===== Data provided =====

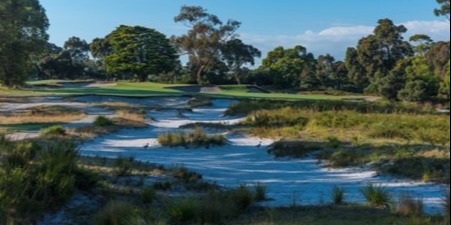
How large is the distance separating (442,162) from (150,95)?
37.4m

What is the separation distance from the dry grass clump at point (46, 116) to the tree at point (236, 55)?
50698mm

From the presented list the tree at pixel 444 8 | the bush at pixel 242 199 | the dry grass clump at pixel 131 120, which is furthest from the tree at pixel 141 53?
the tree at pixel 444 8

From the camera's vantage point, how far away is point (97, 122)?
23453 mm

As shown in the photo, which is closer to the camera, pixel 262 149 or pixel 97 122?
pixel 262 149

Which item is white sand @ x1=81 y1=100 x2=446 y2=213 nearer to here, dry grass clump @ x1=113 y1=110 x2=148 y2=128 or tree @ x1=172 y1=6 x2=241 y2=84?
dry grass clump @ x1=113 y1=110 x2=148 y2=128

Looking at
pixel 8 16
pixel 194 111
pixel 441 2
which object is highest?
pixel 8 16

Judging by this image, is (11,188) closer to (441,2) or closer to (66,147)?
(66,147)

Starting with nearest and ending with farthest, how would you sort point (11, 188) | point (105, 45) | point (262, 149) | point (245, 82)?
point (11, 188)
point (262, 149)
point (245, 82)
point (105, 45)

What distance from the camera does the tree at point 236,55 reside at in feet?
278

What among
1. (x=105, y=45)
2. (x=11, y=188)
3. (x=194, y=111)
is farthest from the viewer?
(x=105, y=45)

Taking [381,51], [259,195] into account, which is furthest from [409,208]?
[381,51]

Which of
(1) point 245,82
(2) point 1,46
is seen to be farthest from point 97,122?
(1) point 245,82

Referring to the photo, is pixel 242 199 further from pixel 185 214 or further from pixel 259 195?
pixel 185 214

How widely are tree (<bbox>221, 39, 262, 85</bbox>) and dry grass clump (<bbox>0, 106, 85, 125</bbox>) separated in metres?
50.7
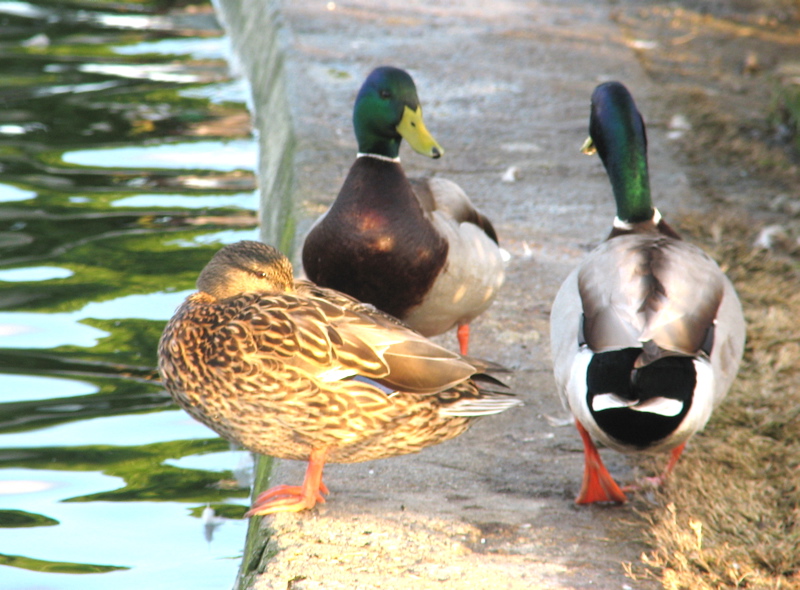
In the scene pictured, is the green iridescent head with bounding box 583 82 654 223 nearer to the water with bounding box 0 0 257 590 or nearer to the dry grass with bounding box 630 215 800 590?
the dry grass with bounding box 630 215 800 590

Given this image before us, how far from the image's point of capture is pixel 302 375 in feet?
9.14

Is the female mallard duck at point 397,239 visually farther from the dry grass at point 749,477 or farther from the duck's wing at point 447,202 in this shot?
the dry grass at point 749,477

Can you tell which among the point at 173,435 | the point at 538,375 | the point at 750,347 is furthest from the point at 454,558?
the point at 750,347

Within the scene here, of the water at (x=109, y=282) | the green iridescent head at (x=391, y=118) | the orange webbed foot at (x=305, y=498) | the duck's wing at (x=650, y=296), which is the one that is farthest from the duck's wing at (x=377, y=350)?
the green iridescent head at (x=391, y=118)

=====
===== Data provided =====

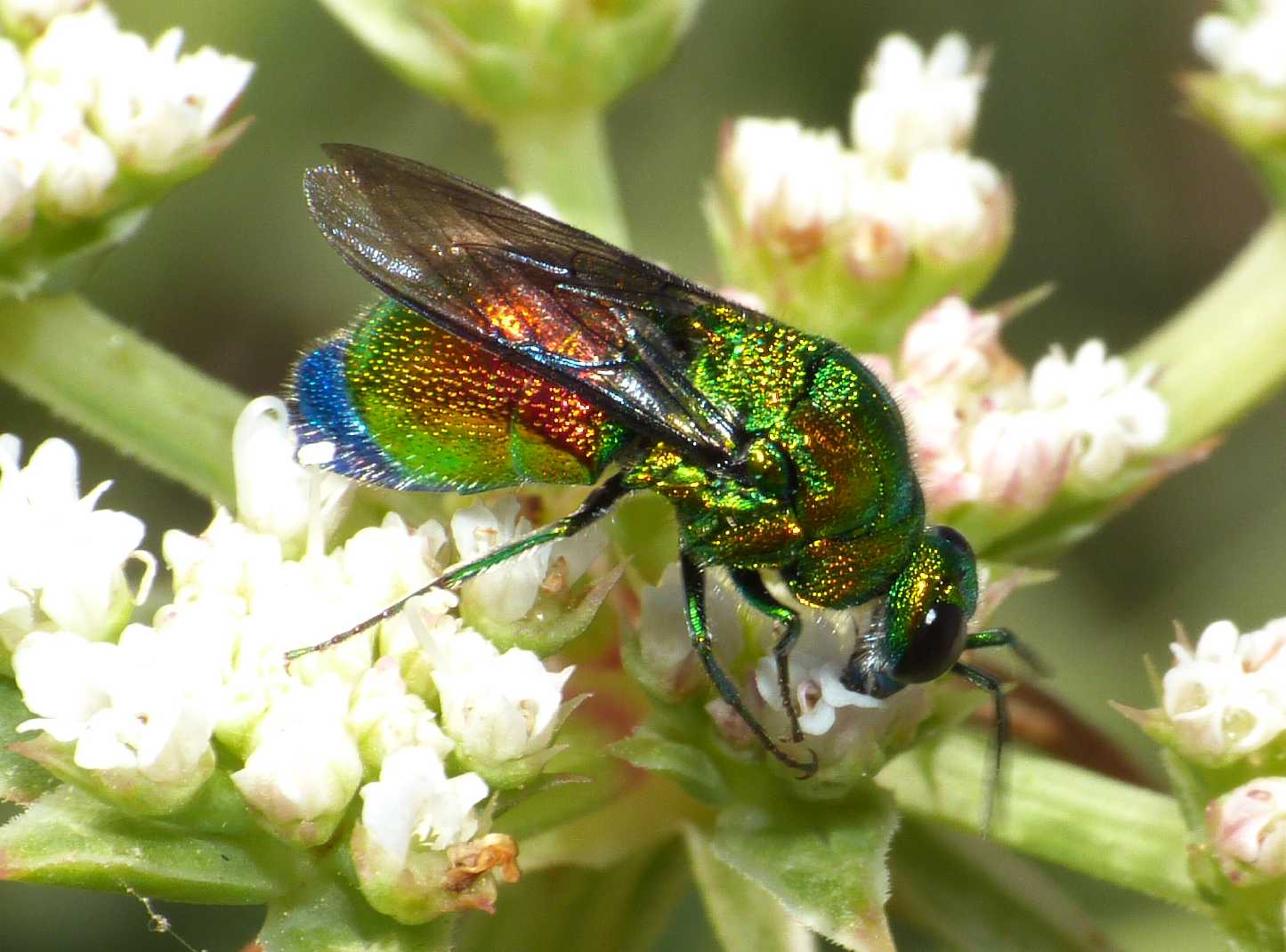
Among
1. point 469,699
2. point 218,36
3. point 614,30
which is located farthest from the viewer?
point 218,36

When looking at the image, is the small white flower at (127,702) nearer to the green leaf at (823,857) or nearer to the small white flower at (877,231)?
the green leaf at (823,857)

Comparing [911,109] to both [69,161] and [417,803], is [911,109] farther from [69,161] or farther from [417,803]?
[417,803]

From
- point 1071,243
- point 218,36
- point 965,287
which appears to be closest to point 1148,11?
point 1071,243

=====

* Exercise description: Locate each line in the records that contains the word "leaf", and copy every such line.

* Result below:
When looking at the image, is the small white flower at (127,702) nearer to the green leaf at (823,857) or nearer to the small white flower at (877,231)?
the green leaf at (823,857)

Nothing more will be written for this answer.